When the element of prejudice is entirely withdrawn, we have next to bear in mind the fluctuations of taste in respect to popular favourites, and the uncertainty that what has pleased us may ever contrive to please the world again. I have been reminded of the insecurity of contemporary judgments, and of the process of natural selection which goes on imperceptibly in criticism, by referring to a compendium of literature published thirty years ago, and remarkable in its own time for knowledge, acumen, and candour. In these volumes the late Robert Carruthers, an excellent scholar in his day and generation, gives a certain space to the department of American poetry. It is amusing to think how differently a man of Carruthers's stamp would cover the same ground to-day. He gives great prominence to Halleck and Bryant, he treats Longfellow and Poe not inadequately, he spares brief commendation to Willis and Holmes, and a bare mention to Dana and Emerson (as a poet). He alludes to no one else; and apart from his omissions, which are significant enough, nothing can be more curious than his giving equal _status_ respectively to Halleck and Bryant, to Willis and Holmes, to Dana and Emerson. Thirty years have passed, and each of these pairs contains one who has been taken and one who has been left. Bryant, Holmes, and Emerson exist, and were never more prominent than to-day; but where are Halleck, Willis, and Dana? Under the microscope of Mr. Stedman, these latter three together occupy but half of one page out of four hundred, nor is there the slightest chance that these writers will ever recover the prominence which they held, and seemed to hold so securely, little more than a generation ago. The moral is too obvious to need appending to this suggestive little story.

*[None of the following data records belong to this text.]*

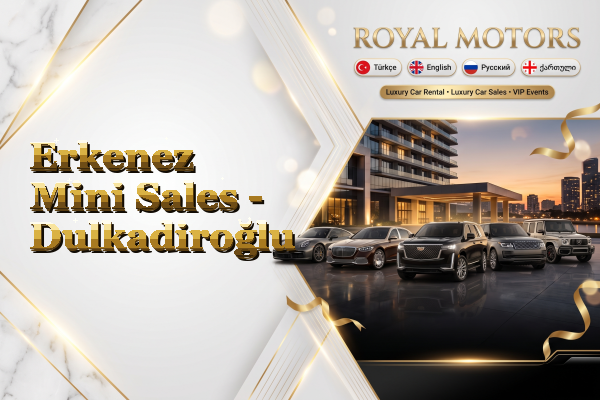 Erkenez Mini Sales - Dulkadiroğlu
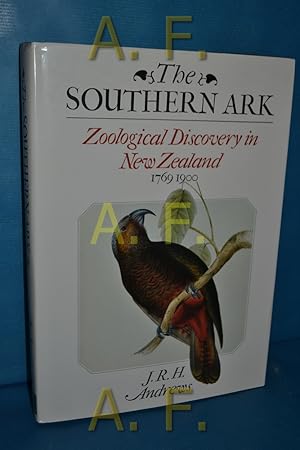 Seller image for The Southern Ark - Zoological Discovery in New Zealand 1769-1900. for sale by Antiquarische Fundgrube e.U.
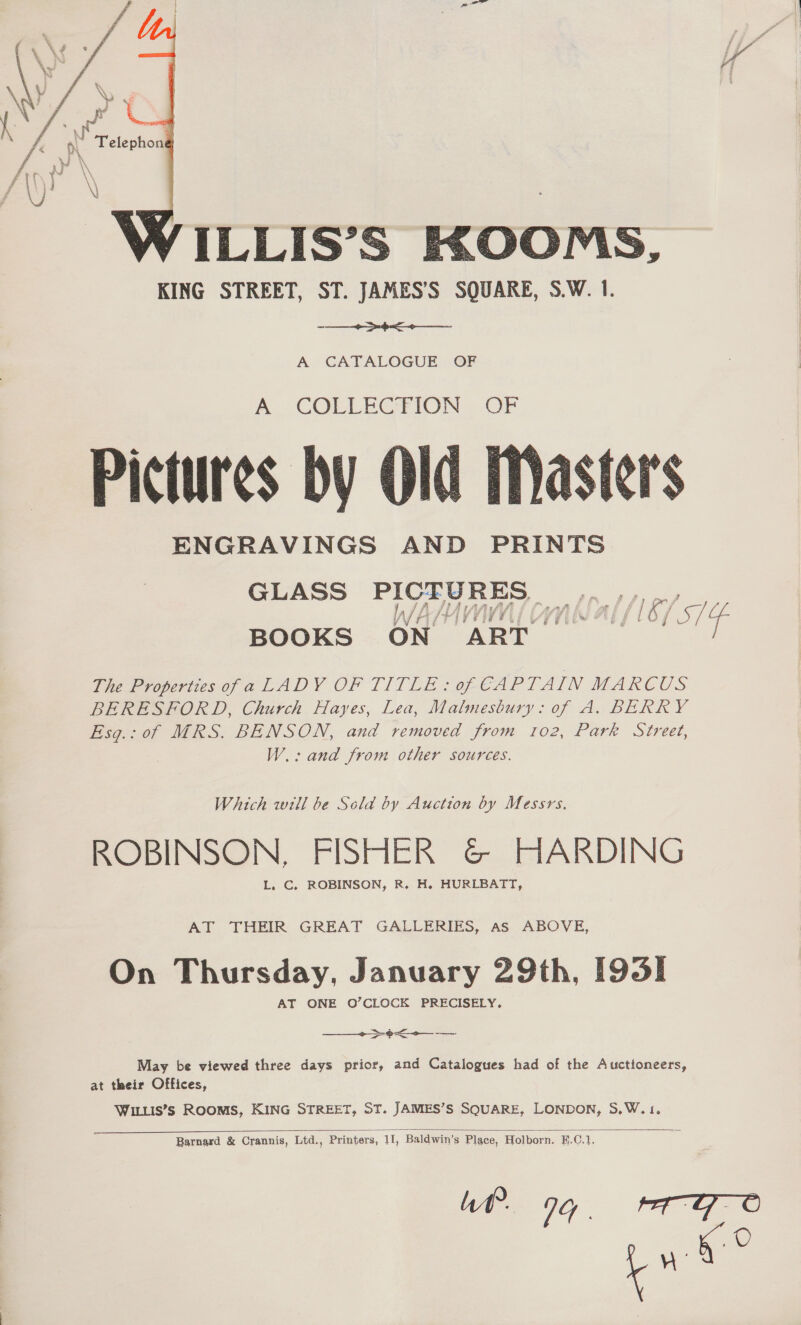   ILLIS’S KHOOMS, KING STREET, ST. JAMES’S SOUARE, S.W. 1. ~ ee A CATALOGUE OF  -. CORLECRION. OF Pictures by Old Masters ENGRAVINGS AND PRINTS GLASS PICTURES, ,.,,.,__ ji JA f WEAN, “iH BOOKS ON ART The Properties ofa LADY OF TITLE: of CAPTAIN MARCUS BERESFORD, Church Hayes, Lea, Malmesbury: of A. BERRY of MRS. BENSON, and removed from 102, Park Street, Bso;: W.: and from other sources. Which will be Scld by Auction by Messrs. ROBINSON, FISHER &amp; HARDING L, C, ROBINSON, R. H. HURLBATT, AT THEIR GREAT GALLERIES, As ABOVE, On Thursday, January 29th, [9351 AT ONE O’CLOCK PRECISELY,  May be viewed three days prior, and Catalogues had of the Auctioneers, at their Offices, WILLIS’s ROOMS, KING STREET, ST. JAMES’S SQUARE, LONDON, S.W.1  Barnard &amp; Crannis, Ltd., Printers, 11, Baldwin’s Place, Holborn. E.C.1 Wl 94. rege pe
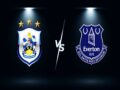 Nhận định Huddersfield vs Everton, 01h45 ngày 25/8 Cup LĐ Anh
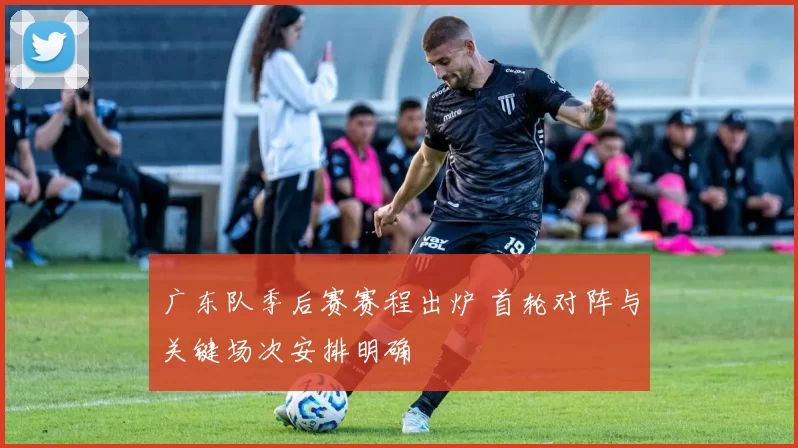 广东队季后赛赛程出炉 首轮对阵与关键场次安排明确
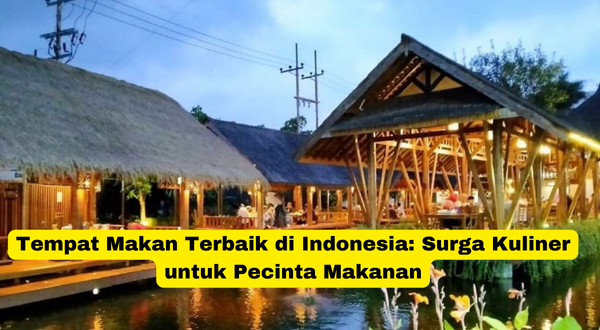 Tempat Makan Terbaik di Indonesia Surga Kuliner untuk Pecinta Makanan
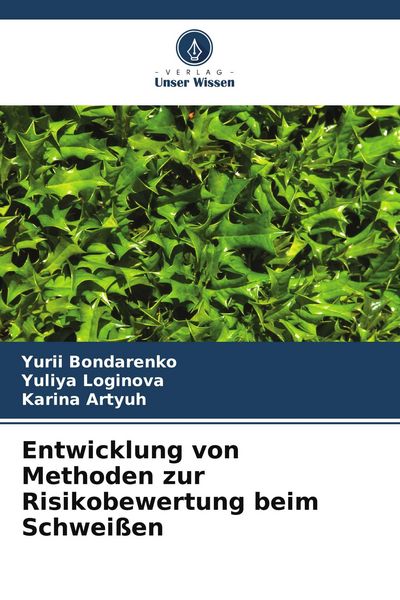 Produktbild: Entwicklung von Methoden zur Risikobewertung beim Schwei&szlig;en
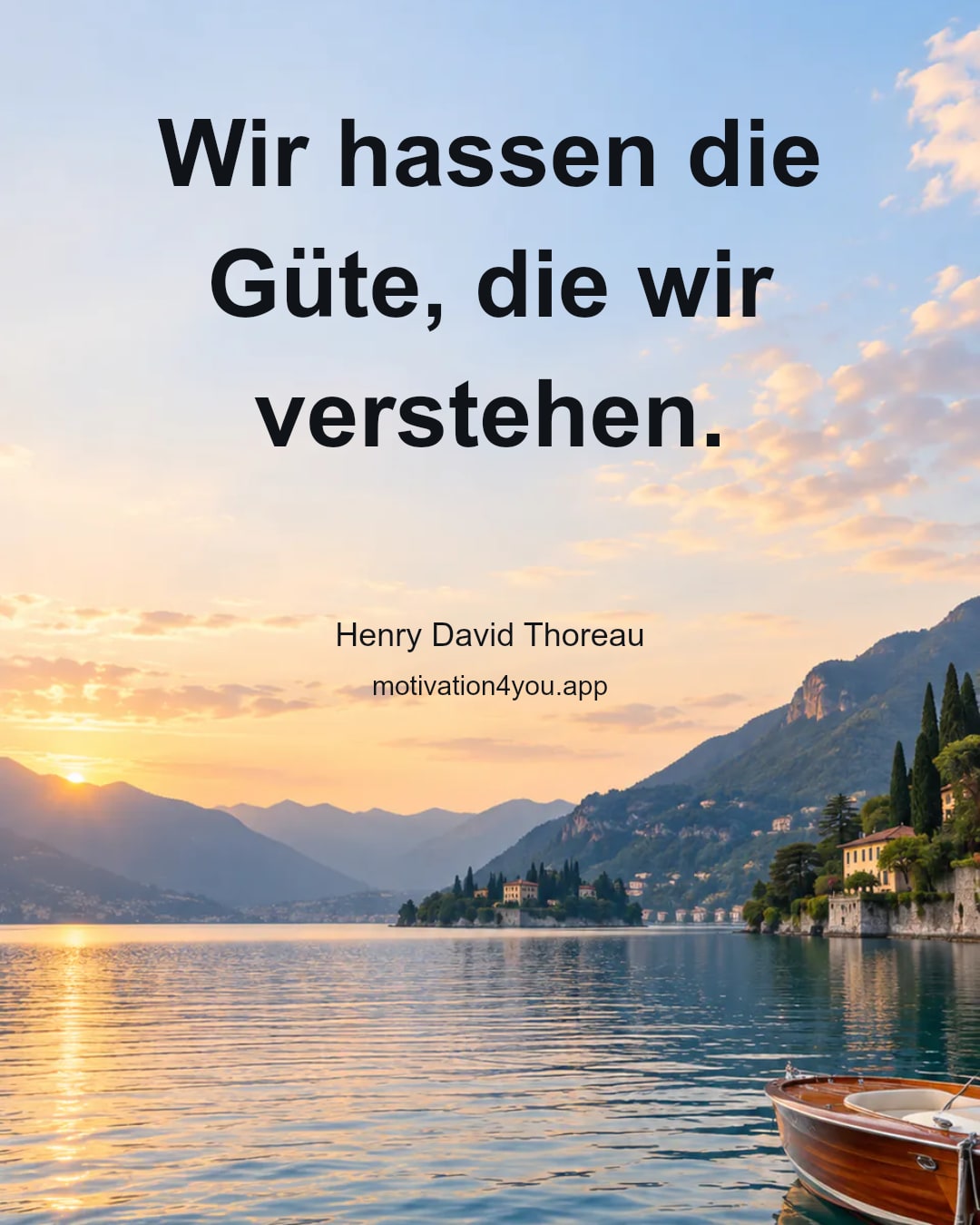 Wir hassen die Güte, die wir verstehen.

It is not in America only that a figure which is not really a great one gets accidentally raised on a pedestal from which it presently has to be ignominiously withdrawn. But in America, where the interest in intellectual problems is so keen, and where the dull wholesome bondage of tradition is unknown, these sudden exaltations are particularly frequent. When I was in Baltimore (and I have no happier memories of travel than my recollections of Baltimore) the only crumple in my rose-leaf was the difficulty of preserving a correct attitude toward the local deity. When you enter the gates of Johns Hopkins, the question that is asked is, "What think you of Lanier"? The writer of the _Marshes of Glynn_ had passed away before I visited Baltimore, but I heard so much about him that I feel as though I had seen him. The delicately-moulded ivory features, the profuse and silken beard, the wonderful eyes waxing and waning during the feverish action of lecturing, surely I have witnessed the fascination which these exercised? Baltimore would not have been Baltimore, would have been untrue to its graceful, generous, and hospitable instincts, if it had not welcomed with enthusiasm this beautiful, pathetic Southern stranger. But I am amazed to find that this pardonable idolatry is still on the increase, although I think it must surely have found its climax in a little book which my friend, President Gilman, has been kind enough to send me this year. In this volume I read that Shelley and Keats, "before disconsolate," now possess a mate; that "God's touch set the starry splendour of genius upon Lanier's soul"; and that all sorts of persons, in all sorts of language, exalt him as one of the greatest poets that ever lived. I notice, however, with a certain sly pleasure, that on the occasion of this burst of Lanierolatry a letter was received from Dr. Oliver Wendell Holmes, "of too private a character to read." No wonder, for Dr. Holmes is the dupe of no local enthusiasm, and very well indeed distinguishes between good verse and bad.